— Start of RECORDS PROVIDED —

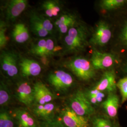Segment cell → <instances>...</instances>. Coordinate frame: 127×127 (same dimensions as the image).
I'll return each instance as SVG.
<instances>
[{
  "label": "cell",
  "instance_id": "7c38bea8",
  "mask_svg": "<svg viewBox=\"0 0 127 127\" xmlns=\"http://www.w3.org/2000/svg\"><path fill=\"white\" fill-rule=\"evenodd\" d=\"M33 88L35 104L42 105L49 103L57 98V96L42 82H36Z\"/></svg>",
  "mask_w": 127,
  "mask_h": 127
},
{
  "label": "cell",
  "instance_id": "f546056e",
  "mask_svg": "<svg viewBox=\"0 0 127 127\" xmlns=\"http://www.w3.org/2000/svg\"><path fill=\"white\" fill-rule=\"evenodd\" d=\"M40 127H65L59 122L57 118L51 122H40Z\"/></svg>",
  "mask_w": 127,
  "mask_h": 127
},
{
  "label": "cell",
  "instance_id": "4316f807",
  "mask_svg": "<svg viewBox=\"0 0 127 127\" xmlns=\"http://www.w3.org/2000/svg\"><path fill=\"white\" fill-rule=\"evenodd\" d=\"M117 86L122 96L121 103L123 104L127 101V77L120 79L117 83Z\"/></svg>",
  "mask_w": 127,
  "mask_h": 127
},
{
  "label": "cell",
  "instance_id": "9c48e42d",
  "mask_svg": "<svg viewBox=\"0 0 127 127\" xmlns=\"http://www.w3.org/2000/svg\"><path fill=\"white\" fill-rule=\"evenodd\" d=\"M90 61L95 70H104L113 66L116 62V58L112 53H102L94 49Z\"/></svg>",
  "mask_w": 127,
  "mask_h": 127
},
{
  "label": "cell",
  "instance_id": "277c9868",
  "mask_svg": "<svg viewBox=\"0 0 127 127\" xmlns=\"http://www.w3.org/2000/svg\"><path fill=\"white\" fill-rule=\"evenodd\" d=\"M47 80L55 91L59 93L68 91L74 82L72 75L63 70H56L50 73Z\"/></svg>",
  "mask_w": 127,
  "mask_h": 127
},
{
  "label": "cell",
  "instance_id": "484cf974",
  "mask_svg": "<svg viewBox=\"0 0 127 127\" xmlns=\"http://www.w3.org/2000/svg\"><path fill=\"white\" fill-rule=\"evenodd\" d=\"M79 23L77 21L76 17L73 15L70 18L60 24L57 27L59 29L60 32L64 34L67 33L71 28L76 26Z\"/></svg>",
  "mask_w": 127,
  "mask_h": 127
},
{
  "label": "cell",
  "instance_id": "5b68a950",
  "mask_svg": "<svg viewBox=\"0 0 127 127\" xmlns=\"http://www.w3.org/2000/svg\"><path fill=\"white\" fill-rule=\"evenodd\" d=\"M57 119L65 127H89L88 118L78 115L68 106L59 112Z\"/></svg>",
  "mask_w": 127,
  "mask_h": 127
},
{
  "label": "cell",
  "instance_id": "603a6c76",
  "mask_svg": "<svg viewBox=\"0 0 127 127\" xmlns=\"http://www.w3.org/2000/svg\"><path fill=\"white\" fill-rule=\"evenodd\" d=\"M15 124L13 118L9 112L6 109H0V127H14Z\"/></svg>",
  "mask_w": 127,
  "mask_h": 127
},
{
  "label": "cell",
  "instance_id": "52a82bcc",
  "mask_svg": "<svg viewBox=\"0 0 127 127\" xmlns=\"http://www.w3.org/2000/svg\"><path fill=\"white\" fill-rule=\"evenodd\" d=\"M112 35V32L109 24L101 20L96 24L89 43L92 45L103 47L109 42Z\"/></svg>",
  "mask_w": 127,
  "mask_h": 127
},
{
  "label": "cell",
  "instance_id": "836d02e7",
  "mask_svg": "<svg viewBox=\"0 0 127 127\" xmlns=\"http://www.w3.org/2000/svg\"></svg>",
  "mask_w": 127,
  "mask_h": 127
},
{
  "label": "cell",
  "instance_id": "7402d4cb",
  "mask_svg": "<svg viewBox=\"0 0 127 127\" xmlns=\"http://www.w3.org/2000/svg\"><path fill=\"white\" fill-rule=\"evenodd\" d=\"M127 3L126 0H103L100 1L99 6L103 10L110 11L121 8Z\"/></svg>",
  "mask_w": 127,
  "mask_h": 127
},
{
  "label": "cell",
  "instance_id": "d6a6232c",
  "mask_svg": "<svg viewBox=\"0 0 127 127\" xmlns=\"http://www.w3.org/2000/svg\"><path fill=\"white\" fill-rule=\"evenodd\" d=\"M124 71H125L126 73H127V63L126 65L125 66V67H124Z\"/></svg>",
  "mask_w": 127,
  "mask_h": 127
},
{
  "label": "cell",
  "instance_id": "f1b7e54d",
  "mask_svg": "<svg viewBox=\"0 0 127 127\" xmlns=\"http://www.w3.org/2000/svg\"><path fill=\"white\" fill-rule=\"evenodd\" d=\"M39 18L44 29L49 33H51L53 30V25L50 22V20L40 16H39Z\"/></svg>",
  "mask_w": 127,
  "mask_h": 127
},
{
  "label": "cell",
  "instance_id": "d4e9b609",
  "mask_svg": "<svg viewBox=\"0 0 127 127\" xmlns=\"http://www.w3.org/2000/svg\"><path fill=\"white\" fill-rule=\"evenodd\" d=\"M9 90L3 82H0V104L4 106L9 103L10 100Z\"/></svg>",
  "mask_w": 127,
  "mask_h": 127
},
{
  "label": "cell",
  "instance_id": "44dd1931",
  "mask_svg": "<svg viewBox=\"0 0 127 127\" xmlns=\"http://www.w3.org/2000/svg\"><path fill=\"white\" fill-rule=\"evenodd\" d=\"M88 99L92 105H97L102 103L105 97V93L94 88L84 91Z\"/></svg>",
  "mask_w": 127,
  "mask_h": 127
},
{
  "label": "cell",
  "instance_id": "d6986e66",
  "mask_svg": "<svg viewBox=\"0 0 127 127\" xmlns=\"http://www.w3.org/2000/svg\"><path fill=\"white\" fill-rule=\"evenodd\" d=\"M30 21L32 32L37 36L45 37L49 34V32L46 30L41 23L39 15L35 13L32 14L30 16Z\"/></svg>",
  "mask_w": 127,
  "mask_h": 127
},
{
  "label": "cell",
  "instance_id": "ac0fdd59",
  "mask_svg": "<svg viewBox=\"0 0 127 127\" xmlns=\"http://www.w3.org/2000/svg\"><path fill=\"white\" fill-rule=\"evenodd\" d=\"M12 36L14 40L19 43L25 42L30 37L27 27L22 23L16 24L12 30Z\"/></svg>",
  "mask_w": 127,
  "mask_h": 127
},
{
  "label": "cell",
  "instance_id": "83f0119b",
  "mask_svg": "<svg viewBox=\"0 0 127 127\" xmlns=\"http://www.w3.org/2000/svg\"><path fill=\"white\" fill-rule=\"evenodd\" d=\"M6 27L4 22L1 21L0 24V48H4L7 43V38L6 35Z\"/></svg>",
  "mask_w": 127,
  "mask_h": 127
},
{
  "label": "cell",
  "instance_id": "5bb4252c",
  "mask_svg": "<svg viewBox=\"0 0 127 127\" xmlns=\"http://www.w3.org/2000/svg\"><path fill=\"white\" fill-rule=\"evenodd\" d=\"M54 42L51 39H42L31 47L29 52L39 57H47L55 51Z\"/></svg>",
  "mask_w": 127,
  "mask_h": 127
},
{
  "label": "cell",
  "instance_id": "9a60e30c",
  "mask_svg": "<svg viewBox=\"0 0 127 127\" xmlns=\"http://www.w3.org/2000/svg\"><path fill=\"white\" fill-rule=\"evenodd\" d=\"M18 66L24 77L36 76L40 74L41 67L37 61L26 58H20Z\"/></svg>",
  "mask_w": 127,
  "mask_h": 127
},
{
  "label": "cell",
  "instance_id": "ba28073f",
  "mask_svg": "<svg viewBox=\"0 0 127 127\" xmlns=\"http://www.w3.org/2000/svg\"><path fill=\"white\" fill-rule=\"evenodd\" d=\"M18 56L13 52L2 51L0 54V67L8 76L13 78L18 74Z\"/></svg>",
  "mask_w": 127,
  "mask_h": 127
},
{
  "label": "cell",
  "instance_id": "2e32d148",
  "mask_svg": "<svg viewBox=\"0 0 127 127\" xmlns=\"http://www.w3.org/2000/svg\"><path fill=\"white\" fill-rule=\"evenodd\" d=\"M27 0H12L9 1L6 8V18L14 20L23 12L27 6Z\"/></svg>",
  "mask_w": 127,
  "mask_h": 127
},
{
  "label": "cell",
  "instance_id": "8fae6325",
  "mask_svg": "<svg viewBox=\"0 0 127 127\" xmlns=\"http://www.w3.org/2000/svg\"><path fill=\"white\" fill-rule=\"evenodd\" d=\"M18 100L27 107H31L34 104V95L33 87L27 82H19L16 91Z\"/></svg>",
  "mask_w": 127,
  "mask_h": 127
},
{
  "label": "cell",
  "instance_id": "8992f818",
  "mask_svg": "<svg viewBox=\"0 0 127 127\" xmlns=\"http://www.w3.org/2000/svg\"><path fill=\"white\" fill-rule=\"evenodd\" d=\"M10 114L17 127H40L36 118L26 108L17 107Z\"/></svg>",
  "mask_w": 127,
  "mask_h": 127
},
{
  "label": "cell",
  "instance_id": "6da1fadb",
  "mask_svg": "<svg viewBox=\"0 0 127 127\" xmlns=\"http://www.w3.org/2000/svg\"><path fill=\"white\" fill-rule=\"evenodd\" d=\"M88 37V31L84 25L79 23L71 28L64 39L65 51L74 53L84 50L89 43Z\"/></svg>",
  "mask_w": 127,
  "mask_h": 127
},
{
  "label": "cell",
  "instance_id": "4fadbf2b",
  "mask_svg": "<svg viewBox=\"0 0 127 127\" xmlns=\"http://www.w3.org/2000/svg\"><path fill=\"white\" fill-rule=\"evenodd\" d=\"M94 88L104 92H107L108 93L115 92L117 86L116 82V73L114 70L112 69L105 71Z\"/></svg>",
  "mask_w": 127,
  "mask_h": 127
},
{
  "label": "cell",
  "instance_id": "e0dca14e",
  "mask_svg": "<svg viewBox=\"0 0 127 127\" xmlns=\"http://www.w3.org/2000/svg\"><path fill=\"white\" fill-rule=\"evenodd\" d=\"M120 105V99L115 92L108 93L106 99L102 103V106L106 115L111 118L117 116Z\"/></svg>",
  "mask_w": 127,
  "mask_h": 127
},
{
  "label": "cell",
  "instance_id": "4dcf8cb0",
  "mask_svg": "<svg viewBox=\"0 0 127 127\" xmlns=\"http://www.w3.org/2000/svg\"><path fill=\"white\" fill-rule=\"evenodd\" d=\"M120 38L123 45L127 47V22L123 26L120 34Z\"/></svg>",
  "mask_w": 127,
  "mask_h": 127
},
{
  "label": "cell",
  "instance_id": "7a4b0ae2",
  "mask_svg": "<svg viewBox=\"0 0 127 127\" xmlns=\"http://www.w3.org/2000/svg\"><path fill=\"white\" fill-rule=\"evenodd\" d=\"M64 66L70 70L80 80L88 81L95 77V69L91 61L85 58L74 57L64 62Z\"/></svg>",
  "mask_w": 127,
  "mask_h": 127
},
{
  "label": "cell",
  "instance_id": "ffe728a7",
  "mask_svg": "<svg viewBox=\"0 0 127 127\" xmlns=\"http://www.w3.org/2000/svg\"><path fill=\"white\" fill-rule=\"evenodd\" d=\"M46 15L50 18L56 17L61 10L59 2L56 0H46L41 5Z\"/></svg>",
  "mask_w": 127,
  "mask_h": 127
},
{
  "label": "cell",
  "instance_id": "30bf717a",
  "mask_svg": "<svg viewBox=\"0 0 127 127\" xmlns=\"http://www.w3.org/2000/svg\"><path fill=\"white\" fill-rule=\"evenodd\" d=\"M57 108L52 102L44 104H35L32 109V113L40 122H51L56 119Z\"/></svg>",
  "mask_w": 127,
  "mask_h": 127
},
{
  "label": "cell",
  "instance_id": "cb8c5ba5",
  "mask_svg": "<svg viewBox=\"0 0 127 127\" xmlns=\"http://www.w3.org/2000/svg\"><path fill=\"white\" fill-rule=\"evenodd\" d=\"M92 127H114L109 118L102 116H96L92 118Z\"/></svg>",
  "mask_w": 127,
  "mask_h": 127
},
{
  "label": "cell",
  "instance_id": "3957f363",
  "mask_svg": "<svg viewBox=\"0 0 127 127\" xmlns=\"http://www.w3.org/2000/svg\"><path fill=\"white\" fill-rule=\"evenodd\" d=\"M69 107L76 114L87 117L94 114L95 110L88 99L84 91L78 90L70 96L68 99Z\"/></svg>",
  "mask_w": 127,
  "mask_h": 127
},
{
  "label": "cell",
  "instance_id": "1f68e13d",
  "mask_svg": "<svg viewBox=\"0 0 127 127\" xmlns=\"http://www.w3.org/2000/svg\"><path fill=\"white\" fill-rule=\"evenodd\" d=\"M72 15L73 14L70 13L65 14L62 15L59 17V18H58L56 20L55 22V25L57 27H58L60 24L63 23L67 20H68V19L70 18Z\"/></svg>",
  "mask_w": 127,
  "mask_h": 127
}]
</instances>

— End of RECORDS PROVIDED —

WRITTEN PROBLEM: Please render everything from the start of the material down to the line containing "88L35 104L42 105L49", inclusive, as a Markdown table with the columns Row and Line, one numbered row per line and blank lines omitted. Leave the pictures out of the table.

ANSWER:
| Row | Line |
|---|---|
| 1 | Segment cell → <instances>...</instances>. Coordinate frame: 127×127 (same dimensions as the image). |
| 2 | I'll return each instance as SVG. |
| 3 | <instances> |
| 4 | [{ |
| 5 |   "label": "cell", |
| 6 |   "instance_id": "7c38bea8", |
| 7 |   "mask_svg": "<svg viewBox=\"0 0 127 127\" xmlns=\"http://www.w3.org/2000/svg\"><path fill=\"white\" fill-rule=\"evenodd\" d=\"M33 88L35 104L42 105L49 103L57 98V96L42 82H36Z\"/></svg>", |